■ SOURCE ■
# # #

At 19, by the time she first donned the India jersey for the senior national team, Geethu Anna Jose – born and (mostly) bred in Kerala – was already a rising star. Standing 6-foot-2, Geethu would automatically become the center of attention anytime she took the floor. Teammates looked to her in awe and opponents in fear. She was shy and soft-spoken off the court, but on it, she turned into a fierce competitor whose game spoke much louder than words.
When Geethu was first selected to represent Team India at the 2004 FIBA Asia Basketball Championship (ABC) for Women – the highest level of competition that India’s teams participate in – the country was facing a continued lull in their international performances. India hadn’t finished in the top six (Level 1) stage of the biennial championship since 1992. They were in desperate need of inspiration and leadership.
In Geethu – and the generation of young players who joined the game around the same time as her – they found the perfect anchor to build around. Little would she know that, a decade later, her tall frame would overshadow and dominate Indian basketball like none before.
Over the next ten years, Geethu achieved as much as any player – male or female – in Indian basketball history, and then some. She became a regular for India at the FIBA ABCs, playing a major role for India every time they set off to face the continent’s best. At the 2006 Commonwealth Games in Australia, she finished as the basketball tournament’s MVP, leading scorer, leading rebounder, and leading shot-blocker. In 2009, Chennai hosted the FIBA ABC, and Geethu was named India’s captain. Making the most of the home court inspiration, she helped India return to Level 1 with a sixth-place finish and ended as the tournament’s top scorer. She has played for India at the Asian Games, the Stankovic Cup, and helped the country achieve excellent results in the 3x3 version of the game, even winning the gold medal at the FIBA Asia 3x3 Basketball Championship in Qatar.

# # #

■ WORK INSTRUCTIONS ■
1 – In the passage about Geethu Anna Jose, replace "Chennai" with "Mumbai" in the part starting with "Over the next" and going on through "Championship in Qatar.", and write that part out again.
2 – According to the passage about Geethu Anna Jose, what distinctions did she earn in the basketball tournament at the 2006 Commonwealth Games?

■ RECORDED DATA ■
# # #

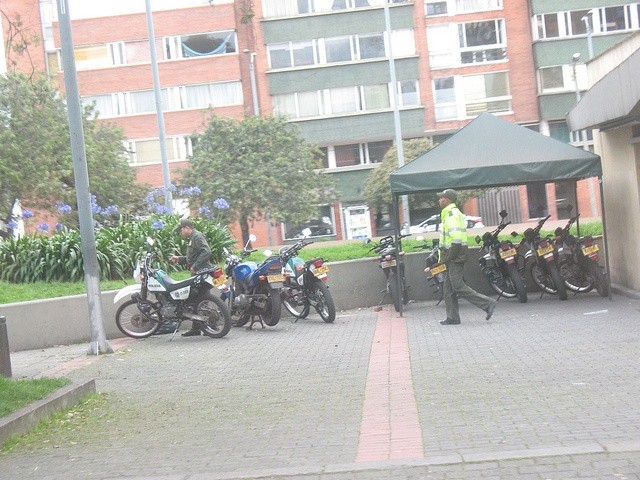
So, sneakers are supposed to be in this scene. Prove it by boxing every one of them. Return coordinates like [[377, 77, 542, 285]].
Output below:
[[486, 299, 497, 320], [440, 317, 460, 325]]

# # #

■ TASK-BY-TASK OUTPUTS ■
1 –
Over the next ten years, Geethu achieved as much as any player – male or female – in Indian basketball history, and then some. She became a regular for India at the FIBA ABCs, playing a major role for India every time they set off to face the continent’s best. At the 2006 Commonwealth Games in Australia, she finished as the basketball tournament’s MVP, leading scorer, leading rebounder, and leading shot-blocker. In 2009, Mumbai hosted the FIBA ABC, and Geethu was named India’s captain. Making the most of the home court inspiration, she helped India return to Level 1 with a sixth-place finish and ended as the tournament’s top scorer. She has played for India at the Asian Games, the Stankovic Cup, and helped the country achieve excellent results in the 3x3 version of the game, even winning the gold medal at the FIBA Asia 3x3 Basketball Championship in Qatar.

2 – She was the tournament's MVP, leading scorer, leading rebounder, and leading shot-blocker.